### Testo di partenza ###
L’aumento della produzione e dei consumi di merci comporta la diminuzione delle risorse naturali disponibili e della loro qualità, a livello planetario e locale. Nonostante i dati statistici incerti, esiste una correlazione tra attività umane, modificazioni della composizione chimica dell’atmosfera e aumento della temperatura terrestre. Se non ripensiamo un intero modello di sviluppo economico, le calamità naturali e i loro costi sono destinati ad aumentare.

Emilio Gerelli solleva il problema se le attività antropiche (soprattutto il “consumo” di combustibili fossili) sono responsabili della modificazione del clima e, in particolare, di un lento continuo aumento della temperatura media terrestre. Gerelli risponde che i dati statistici meteorologici non consentono di affermare che tale aumento ci sia davvero.

Vorrei porre la domanda diversamente: le attività antropiche, cioè la crescita dei consumi merceologici (prodotti agricoli e forestali, prodotti industriali, costruzioni, mezzi di trasporto e di comunicazione) con le loro inevitabili conseguenti modificazioni della composizione chimica dell’atmosfera, delle acque e della superficie del suolo, comportano alterazioni dell’ambiente tali da compromettere le condizioni di vita della nostra generazione e di quelle future?
###
_Cosa fare_
Trasforma in un breve elenco il paragrafo del testo di partenza che inizia con «L’aumento della produzione», conservandone i fatti principali.
### Dati forniti ###
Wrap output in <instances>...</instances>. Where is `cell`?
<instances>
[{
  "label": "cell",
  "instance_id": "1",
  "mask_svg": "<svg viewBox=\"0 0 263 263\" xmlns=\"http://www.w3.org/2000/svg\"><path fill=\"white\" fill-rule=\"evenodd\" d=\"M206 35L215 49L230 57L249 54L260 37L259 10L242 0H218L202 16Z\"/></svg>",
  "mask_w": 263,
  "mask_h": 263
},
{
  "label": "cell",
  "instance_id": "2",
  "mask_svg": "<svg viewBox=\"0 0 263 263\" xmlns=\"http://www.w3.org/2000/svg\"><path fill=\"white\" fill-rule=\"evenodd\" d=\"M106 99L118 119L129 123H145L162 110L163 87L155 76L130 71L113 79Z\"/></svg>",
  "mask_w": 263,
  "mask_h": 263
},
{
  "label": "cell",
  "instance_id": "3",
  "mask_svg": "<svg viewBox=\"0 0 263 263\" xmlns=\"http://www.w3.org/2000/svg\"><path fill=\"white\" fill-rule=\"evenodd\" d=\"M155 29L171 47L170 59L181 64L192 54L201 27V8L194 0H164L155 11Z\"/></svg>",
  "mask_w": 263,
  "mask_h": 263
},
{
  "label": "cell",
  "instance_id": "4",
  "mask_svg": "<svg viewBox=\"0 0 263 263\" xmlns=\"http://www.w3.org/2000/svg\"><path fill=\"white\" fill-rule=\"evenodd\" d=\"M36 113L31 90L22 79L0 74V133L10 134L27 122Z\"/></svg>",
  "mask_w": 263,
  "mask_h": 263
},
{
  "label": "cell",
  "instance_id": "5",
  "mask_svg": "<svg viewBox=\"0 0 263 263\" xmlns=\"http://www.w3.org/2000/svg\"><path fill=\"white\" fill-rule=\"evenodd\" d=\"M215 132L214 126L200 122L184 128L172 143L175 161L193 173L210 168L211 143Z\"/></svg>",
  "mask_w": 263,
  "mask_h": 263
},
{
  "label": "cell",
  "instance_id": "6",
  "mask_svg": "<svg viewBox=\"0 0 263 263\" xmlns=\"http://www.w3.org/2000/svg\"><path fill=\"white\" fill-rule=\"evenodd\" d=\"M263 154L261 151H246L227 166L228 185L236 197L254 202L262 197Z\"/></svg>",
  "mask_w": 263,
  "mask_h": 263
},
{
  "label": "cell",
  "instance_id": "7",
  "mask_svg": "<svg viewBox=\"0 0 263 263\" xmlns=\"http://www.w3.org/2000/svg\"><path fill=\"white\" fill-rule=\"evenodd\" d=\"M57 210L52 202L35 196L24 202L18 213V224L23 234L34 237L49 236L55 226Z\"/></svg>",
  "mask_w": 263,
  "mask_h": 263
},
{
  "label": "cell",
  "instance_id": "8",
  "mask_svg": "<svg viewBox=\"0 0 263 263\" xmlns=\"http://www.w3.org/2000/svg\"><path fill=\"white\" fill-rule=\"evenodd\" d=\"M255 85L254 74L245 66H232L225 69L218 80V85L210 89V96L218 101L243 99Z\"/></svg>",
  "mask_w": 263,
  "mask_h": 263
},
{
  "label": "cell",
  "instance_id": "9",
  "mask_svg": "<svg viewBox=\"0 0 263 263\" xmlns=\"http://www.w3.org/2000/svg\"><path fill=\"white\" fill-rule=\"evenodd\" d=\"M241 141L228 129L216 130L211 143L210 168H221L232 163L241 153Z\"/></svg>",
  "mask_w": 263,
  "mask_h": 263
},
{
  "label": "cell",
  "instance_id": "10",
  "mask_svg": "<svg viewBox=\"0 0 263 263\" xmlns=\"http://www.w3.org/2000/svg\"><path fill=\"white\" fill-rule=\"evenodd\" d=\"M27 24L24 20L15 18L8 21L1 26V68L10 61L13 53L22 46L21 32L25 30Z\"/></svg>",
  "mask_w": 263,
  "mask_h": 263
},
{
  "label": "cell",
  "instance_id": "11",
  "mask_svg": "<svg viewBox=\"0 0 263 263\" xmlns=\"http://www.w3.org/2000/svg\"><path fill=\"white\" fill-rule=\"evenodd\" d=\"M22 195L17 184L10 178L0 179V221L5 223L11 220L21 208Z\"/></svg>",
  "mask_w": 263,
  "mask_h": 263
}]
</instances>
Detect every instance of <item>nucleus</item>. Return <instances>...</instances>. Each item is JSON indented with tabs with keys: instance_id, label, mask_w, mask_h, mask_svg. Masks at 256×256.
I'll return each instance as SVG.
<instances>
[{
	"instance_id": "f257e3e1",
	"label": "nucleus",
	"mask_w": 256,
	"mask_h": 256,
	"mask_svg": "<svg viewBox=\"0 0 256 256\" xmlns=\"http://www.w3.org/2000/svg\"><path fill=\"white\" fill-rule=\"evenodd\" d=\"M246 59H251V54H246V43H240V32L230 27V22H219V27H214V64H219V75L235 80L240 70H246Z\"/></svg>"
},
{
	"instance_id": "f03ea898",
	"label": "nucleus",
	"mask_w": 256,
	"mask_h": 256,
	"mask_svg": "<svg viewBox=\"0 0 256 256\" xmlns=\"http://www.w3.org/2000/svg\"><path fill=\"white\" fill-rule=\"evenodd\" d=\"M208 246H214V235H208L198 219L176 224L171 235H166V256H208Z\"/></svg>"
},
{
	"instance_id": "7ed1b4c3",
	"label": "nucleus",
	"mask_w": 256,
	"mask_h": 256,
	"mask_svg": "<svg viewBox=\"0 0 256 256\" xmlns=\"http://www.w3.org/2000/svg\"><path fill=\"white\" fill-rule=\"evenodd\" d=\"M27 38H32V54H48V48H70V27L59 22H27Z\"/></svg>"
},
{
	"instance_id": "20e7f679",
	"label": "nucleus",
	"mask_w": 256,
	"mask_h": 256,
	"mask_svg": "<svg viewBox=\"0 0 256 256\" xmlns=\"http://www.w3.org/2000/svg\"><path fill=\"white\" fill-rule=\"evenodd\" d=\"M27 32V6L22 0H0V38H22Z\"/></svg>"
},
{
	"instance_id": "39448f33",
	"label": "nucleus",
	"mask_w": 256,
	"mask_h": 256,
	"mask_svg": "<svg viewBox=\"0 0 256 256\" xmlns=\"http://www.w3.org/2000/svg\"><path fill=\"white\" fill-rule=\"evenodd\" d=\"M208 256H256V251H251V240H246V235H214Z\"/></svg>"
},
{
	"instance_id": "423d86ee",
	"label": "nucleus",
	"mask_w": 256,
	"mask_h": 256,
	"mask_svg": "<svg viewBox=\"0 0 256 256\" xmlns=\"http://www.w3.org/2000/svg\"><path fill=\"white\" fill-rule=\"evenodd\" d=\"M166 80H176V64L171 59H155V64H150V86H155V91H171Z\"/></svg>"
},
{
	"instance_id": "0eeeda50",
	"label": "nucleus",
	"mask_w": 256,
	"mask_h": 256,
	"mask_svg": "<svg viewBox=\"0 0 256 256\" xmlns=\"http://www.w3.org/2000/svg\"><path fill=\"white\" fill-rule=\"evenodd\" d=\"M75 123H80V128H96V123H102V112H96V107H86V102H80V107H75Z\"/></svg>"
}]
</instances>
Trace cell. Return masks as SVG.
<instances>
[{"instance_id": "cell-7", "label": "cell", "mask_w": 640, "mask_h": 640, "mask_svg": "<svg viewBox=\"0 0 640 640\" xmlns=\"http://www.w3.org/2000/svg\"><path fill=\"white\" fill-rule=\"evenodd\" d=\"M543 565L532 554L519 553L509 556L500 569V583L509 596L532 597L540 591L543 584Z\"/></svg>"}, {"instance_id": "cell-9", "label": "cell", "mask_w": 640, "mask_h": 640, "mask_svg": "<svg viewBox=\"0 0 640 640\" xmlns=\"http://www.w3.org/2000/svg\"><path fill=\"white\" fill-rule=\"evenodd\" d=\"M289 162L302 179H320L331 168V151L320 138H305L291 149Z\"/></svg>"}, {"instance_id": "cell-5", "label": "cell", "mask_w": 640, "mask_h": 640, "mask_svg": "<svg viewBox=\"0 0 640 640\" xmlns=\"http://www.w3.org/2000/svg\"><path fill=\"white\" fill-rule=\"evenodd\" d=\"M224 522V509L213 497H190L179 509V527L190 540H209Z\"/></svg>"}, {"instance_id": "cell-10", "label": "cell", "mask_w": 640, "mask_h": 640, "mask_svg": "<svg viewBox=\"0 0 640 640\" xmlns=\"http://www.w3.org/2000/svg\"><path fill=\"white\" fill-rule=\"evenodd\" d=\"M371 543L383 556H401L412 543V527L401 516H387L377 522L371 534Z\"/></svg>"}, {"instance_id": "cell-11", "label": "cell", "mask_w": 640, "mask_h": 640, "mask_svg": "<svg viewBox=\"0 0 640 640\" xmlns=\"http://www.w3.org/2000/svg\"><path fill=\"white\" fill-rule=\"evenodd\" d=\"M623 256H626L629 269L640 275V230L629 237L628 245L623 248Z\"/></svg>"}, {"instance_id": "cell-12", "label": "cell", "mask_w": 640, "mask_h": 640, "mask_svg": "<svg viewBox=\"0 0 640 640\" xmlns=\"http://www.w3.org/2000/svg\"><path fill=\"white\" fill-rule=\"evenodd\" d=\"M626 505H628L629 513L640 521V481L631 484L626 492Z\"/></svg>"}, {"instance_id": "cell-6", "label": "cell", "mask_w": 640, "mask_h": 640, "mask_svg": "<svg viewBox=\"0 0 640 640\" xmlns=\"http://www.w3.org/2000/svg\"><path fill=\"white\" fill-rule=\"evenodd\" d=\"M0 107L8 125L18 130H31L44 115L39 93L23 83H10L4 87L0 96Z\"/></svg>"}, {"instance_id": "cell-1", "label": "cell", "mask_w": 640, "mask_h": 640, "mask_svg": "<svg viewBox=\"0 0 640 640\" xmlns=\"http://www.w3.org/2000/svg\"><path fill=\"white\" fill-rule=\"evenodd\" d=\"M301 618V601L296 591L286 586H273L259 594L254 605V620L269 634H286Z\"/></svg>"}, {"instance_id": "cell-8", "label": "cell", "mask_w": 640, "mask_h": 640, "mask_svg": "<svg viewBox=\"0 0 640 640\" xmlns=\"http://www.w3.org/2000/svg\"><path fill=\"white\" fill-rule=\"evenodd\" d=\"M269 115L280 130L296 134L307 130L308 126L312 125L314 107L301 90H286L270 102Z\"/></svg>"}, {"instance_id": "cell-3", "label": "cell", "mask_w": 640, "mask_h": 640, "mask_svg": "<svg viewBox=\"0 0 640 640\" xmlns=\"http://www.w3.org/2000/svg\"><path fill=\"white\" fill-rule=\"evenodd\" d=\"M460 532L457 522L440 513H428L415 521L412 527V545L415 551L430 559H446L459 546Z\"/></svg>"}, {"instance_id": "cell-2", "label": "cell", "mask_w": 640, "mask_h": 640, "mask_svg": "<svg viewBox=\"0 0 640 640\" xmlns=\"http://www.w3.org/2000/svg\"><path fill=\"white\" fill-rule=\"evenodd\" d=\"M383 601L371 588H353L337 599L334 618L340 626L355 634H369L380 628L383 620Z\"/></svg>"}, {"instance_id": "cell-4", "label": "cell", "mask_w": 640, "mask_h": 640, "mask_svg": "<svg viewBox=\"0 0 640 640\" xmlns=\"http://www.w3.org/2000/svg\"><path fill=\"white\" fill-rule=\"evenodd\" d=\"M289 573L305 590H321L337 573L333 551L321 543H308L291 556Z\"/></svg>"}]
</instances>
###
_Risposta svolta_
- Più produzione e consumi di merci riducono quantità e qualità delle risorse naturali, a livello planetario e locale.
- Nonostante dati statistici incerti, attività umane, modifiche della composizione chimica dell’atmosfera e aumento della temperatura terrestre sono correlati.
- Senza ripensare il modello di sviluppo economico, le calamità naturali e i loro costi aumenteranno.